Challing Spherical Capacitor Problem

[gneill]

The field outside the shell is the same as that for a point charge with a value equal to the sum of all the charges present - that of the inner sphere and the total for the shell. Add the inner sphere charge to the total charge on the shell. Call that Q. Stick the value into the field strength equation as before.

 

[mopar969]

So for r in the conductor E = 0
r1 < r < r2 E = 3.69 x10^4 Nm^2 /C all oiver r^2
r2 < r < r3 E = 5 (r^4 - r sub zero to the fourth) c/m^4 all over 4 epsilon zero r^2
r > r3 E = the previous electric field plus th electric field of r1 < r < r2.

Are all these correct and is this finally the end of the problem?

 

[gneill]

So for r in the conductor E = 0
r1 < r < r2 E = 3.69 x10^4 Nm^2 /C all oiver r^2
r2 < r < r3 E = 5 (r^4 - r sub zero to the fourth) c/m^4 all over 4 epsilon zero r^2
r > r3 E = the previous electric field plus th electric field of r1 < r < r2.

Are all these correct and is this finally the end of the problem?

The first and second are fine.

The third, for r2 < r < r3, should have r2 in place of "r sub zero", since that's where the shell begins. r₀ was a value I had used to indicate the beginning of the shell later in the discussion when I presented the integral. It is equivalent to r2, and r2 makes more sense in this context since it's used to delineate the regions.

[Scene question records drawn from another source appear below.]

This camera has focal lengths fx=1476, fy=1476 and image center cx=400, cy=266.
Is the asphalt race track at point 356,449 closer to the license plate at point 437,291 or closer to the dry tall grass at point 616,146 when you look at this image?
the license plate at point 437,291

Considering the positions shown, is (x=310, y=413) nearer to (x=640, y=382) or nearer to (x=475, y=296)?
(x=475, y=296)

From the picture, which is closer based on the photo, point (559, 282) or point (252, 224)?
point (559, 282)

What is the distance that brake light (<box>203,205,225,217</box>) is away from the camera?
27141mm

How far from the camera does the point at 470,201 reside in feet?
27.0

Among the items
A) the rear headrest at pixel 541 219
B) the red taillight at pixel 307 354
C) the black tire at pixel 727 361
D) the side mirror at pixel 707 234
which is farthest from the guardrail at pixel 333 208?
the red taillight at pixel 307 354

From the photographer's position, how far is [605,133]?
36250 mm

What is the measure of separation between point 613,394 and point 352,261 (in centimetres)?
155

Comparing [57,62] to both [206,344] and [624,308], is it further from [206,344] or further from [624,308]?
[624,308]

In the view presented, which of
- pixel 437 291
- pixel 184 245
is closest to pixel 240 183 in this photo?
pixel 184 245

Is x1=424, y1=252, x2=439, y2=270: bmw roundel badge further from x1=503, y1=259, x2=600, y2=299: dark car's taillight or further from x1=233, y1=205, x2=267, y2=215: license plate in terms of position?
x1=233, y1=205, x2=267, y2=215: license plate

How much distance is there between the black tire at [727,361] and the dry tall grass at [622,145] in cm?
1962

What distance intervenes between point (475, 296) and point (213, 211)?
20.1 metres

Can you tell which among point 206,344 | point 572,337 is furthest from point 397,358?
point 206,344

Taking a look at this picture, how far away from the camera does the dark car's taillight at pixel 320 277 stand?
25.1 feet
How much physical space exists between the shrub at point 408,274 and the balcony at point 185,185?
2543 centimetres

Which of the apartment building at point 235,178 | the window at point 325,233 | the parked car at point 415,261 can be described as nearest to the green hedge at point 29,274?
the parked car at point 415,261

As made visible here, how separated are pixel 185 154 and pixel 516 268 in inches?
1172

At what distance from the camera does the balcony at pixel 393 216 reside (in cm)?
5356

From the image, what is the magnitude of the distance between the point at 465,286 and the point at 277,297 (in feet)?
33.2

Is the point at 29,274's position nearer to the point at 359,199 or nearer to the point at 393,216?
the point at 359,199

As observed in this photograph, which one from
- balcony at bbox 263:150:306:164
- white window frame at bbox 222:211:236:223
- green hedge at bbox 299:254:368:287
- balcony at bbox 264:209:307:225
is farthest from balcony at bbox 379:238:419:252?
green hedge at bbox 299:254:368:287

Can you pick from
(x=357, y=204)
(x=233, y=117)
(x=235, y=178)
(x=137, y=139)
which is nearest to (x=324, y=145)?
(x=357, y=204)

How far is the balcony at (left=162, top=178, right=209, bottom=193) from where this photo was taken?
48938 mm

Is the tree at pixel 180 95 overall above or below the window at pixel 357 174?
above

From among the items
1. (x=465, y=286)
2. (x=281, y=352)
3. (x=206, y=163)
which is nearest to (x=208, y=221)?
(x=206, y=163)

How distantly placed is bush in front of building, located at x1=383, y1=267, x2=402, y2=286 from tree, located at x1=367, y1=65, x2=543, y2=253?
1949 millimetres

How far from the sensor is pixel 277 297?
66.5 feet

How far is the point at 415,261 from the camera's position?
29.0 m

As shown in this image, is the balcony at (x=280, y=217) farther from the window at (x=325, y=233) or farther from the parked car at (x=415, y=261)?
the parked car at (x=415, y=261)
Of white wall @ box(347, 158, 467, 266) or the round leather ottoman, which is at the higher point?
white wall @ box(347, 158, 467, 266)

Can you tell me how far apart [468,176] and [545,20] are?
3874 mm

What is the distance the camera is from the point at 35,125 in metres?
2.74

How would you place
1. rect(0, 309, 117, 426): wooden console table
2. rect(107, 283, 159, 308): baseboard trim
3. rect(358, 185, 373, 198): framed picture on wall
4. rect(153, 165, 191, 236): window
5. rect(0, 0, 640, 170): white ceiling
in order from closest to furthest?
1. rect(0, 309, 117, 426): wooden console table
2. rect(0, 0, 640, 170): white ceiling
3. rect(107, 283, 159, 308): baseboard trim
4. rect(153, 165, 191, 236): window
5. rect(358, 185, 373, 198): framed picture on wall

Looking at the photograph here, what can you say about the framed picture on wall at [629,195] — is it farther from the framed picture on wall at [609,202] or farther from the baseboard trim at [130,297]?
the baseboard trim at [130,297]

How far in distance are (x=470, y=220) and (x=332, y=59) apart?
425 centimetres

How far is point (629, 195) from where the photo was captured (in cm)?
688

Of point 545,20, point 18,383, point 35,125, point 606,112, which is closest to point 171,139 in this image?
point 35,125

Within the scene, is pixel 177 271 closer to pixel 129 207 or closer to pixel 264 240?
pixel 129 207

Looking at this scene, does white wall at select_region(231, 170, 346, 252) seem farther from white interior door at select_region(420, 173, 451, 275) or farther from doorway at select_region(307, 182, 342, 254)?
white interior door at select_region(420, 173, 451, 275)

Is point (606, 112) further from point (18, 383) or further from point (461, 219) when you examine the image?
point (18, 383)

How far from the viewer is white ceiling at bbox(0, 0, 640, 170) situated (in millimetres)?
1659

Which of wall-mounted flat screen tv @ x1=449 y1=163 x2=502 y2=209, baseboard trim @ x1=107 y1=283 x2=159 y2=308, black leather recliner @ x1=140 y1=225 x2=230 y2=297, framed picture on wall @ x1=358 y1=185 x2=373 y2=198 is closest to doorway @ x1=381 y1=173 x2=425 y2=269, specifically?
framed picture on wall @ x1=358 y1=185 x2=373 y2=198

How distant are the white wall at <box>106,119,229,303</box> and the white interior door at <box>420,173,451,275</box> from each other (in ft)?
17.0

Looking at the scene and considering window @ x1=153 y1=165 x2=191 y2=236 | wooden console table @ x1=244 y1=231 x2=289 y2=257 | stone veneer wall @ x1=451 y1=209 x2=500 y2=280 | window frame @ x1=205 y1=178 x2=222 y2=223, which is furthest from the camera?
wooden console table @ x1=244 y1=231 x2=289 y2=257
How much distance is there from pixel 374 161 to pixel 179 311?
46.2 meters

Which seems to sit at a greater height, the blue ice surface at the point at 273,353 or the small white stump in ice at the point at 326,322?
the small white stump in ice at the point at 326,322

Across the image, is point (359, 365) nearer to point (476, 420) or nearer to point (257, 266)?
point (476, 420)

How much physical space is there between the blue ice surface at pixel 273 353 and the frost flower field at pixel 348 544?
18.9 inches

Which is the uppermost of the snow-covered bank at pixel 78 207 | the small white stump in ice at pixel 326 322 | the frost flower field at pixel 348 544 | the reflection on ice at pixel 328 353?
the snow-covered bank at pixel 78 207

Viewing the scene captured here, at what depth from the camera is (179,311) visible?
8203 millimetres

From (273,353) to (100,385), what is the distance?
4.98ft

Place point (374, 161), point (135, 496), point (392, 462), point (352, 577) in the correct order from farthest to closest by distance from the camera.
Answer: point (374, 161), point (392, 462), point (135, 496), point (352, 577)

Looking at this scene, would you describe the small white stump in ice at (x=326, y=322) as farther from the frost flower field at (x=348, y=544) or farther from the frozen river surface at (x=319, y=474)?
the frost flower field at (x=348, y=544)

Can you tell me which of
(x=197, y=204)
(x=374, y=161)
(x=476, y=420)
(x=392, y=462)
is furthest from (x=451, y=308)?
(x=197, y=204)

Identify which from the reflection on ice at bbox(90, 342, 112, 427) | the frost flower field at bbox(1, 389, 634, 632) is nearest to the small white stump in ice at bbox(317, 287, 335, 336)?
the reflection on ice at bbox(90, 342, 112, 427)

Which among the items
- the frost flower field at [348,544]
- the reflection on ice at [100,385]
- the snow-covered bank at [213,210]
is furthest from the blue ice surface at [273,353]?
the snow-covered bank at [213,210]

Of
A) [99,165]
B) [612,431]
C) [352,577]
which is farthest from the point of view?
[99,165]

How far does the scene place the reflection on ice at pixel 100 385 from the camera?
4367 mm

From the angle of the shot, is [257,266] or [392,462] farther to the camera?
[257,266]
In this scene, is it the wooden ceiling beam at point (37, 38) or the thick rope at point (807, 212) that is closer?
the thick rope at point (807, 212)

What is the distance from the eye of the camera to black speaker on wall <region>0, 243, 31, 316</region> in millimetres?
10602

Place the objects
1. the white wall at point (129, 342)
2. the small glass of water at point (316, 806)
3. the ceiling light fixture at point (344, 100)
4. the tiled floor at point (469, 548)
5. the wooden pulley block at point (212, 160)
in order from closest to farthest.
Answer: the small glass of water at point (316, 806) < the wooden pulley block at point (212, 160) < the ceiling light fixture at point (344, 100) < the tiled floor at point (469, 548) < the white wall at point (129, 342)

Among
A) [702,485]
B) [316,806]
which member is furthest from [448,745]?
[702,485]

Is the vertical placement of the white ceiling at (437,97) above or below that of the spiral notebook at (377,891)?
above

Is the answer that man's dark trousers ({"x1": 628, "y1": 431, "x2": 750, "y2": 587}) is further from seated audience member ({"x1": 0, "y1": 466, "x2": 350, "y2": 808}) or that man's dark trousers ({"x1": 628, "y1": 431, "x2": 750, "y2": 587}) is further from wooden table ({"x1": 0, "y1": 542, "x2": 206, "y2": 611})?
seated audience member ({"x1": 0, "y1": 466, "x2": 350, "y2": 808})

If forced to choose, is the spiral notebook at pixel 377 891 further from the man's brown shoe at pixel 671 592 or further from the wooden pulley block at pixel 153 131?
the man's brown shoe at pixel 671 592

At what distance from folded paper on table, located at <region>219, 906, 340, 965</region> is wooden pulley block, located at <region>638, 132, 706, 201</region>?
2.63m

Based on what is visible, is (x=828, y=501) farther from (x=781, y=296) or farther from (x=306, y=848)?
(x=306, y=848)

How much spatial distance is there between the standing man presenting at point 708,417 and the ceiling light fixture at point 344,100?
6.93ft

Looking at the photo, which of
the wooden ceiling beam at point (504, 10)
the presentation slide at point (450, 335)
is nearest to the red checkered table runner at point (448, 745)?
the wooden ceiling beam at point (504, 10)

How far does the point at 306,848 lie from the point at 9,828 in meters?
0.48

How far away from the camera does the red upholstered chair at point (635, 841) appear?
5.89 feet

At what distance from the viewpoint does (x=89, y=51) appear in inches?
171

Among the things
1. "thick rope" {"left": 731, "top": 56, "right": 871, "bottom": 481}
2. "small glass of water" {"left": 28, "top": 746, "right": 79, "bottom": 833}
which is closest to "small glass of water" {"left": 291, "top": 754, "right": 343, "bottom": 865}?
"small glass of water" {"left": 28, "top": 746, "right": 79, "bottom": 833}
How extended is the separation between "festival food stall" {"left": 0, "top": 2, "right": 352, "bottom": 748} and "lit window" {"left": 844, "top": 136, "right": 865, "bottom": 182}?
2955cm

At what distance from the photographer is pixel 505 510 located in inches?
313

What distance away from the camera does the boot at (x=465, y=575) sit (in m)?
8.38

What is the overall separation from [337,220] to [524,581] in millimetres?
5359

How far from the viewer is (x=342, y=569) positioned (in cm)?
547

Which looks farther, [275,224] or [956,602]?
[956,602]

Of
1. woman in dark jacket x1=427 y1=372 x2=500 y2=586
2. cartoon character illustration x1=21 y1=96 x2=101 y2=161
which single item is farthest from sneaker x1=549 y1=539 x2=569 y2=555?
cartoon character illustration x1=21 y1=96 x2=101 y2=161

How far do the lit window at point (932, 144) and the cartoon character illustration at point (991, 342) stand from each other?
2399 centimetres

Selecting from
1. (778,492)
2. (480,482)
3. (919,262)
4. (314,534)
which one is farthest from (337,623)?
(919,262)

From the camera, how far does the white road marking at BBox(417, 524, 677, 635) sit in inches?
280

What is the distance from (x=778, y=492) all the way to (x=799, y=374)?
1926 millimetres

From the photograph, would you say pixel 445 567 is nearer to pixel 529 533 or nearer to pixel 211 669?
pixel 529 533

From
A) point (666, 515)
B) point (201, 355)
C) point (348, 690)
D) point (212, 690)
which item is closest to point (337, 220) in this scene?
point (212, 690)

For the fourth region (outside the whole ensemble), find the total charge, Q, for the whole ensemble! Then put that NUMBER into the expression for the field of a point charge, E = Q/(4 π ε₀ r²)

 

[mopar969]

So for the third region it is 5 (r^4 - r sub 2 to the fourth) c/m^4 all over 4 epsilon zero r^2

the fourth region is (3.69 x 10^4 Nm^2 /c all over r^2 + 5 pi (r^4 - r sub 2 to the fourth) c/m^4) all over 4 pi epsilon zero r^2

Does this reduce any further?

 

[gneill]

So for the third region it is 5 (r^4 - r sub 2 to the fourth) c/m^4 all over 4 epsilon zero r^2

the fourth region is (3.69 x 10^4 Nm^2 /c all over r^2 + 5 pi (r^4 - r sub 2 to the fourth) c/m^4) all over 4 pi epsilon zero r^2

Does this reduce any further?

*sigh* For the fourth region you haven't calculated the total charge! After the shell, the total charge no longer depends upon the radius; it is at its maximum, fixed, and final value.
This is where you can put the fixed radial limits of the shell into the integration and calculate the total charge of the shell, reducing it to a single number. Add it to the charge on the inner sphere and then plug that number into the expression for the field of a point charge to yield the expression for the field outside the shell.

 

[mopar969]

So for my r I should use 0.002 m and for r2 I should use 0.0012m and get a Q of 2.19 x10^ -10 couloumb add that to 7.4 x 10^-6 couloumbs and get 7.4 x10^-6 couloumbs. I then plug this into the electric field equation and got 6.65x10^4 nm^2/c all over r^2.

Is this correct? Also this is for r > r3 right? Also if I am correct are we finally done with this disaster of a problem?

 

[gneill]

Yes, yes, and I hope so

 

[mopar969]

One more thing what does the electric field in post 65 represent and for what region?

 

[gneill]

One more thing what does the electric field in post 65 represent and for what region?

That's the field inside the non-conducting shell.

 

[mopar969]

I thought that the electric field for that part was just 5 (r^4 - r sub two to the fourth) c/m^4 all over 4 epsilon zero r^2.

Since it is not what is this then?

 

[gneill]

The field in the shell is the sum of field sue to the inner sphere, and the field due to the portion of the shell interior to the radius. That is the two parts of that expression in post #65. What you've just quoted is only the part of the field contributed by the shell.

 

[mopar969]

Thanks so so much for the help gneill you are a life saver. By the way I am done now right? If you have time could you give a recap. Thanks

 

[gneill]

Thanks so so much for the help gneill you are a life saver. By the way I am done now right? If you have time could you give a recap. Thanks

You're welcome.

Yes, I believe you're done. Good luck.